Все закончилось хорошо. Даму подхватил молодой и сильный пятый служитель театра и благополучно унес в фойе. Ее подруги, отмывшись в туалете, вернулись и спасли подругу. Поход в театр удался. Спектакль продолжился и завершился овациями.
Когда мы возвращались через Большой каменный мост, огни Москвы отражались в воде. Сияли рубиновые звезды на башнях Кремля. Театральная жизнь мегаполиса набирала обороты. Теплый ветерок ослепительного бабьего лета шептал: «Жизнь прекрасна!», в том числе театральная. Театральная жизнь прекрасна.
Союзпечать – АйсКрем
Сегодня 23 декабря. Самая длинная ночь и, самый короткий день. Смутный рассвет обнажил за моим окном заснеженные стволы лип и берез. Снег кружится легко и медленно. Вылетая мысленно за окно в морозный день, хочется крикнуть: «А вот и Я-а-а-а!!!». Я еще здесь, на земле, с вами, друзья мои.

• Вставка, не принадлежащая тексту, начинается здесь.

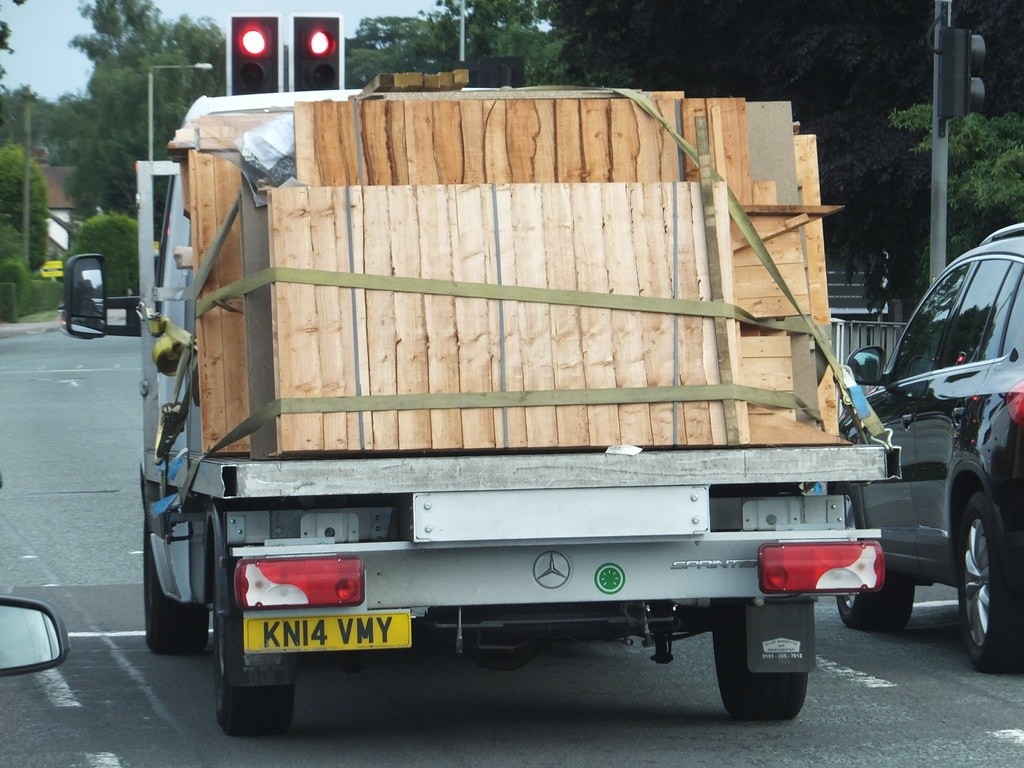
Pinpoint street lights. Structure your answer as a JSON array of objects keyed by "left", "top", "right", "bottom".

….Мне совсем не показалось странным, что старушенция, выглянувшая из окошечка киоска «Союзпечать», совершенно молодым голосом пропела: «Молодой человек, возьмите, совсем еще теплые, час как поджарила» и, сунула мне сверток какой-то помятой и не свежей бумаги. Окошечко захлопнулось звонко, как будто звякнул колокольчик.
Этот дом, где я сейчас проживал, построен лет 7 назад на унылом пустыре, между двумя кварталами старых «немецких» (построенных пленными немцами после войны) домов красного кирпича и хрущевок 60-тых годов. Все окрестные жители были уверены, что на пустыре ничего строить не будут никогда, потому, что под ним протекает речка Хвилка взятая в трубу, но огромные 16-тиэтажки, обзаборенные, где квартиры подороже, и, без заборов, где муниципалитет осчастливил граждан, уже утыкали весь пустырь. Квартира принадлежала моей матери. Странным образом мои родители расходились и сходились, разменивали квартиры, но призрачное облачко всякий раз воскресающей любви всегда парило в доме. Сейчас был период мира и любви, и мама проживала у отца…
В этот день я возвращался домой почти в 12 ночи, голодный, злой и мечтал всех съесть и немедленно лечь спать. Когда обыденность изматывает и душу, и тело, никакие возлияния – не помогают, разве что на очень короткое время. Вот и сегодня, выпили, слава богу, в пределах нормы, есть было нечего, облегчения души в разрезе «Ты меня уважаэшь!!??» – не произошло. Меня распирала ярость. Конечно, я понимал почему, но не хотел в этом признаваться. И тут этот киоск… Мне-то раньше казалось, что киоск торговал мороженным, а не газетами, но совершенно не обращал на него никакого внимания. Мне даже показалось, что там я покупал именно газеты, а не мороженное. Утром старт мигом: бег трусцой, душ, кофе, к автобусной остановке (если я не за рулем), целый день не поднимая головы труд, труд вечером все остальной (клуб, тусня, алкоголь, подружки (Ксюша, Маша, Даша, Юля…).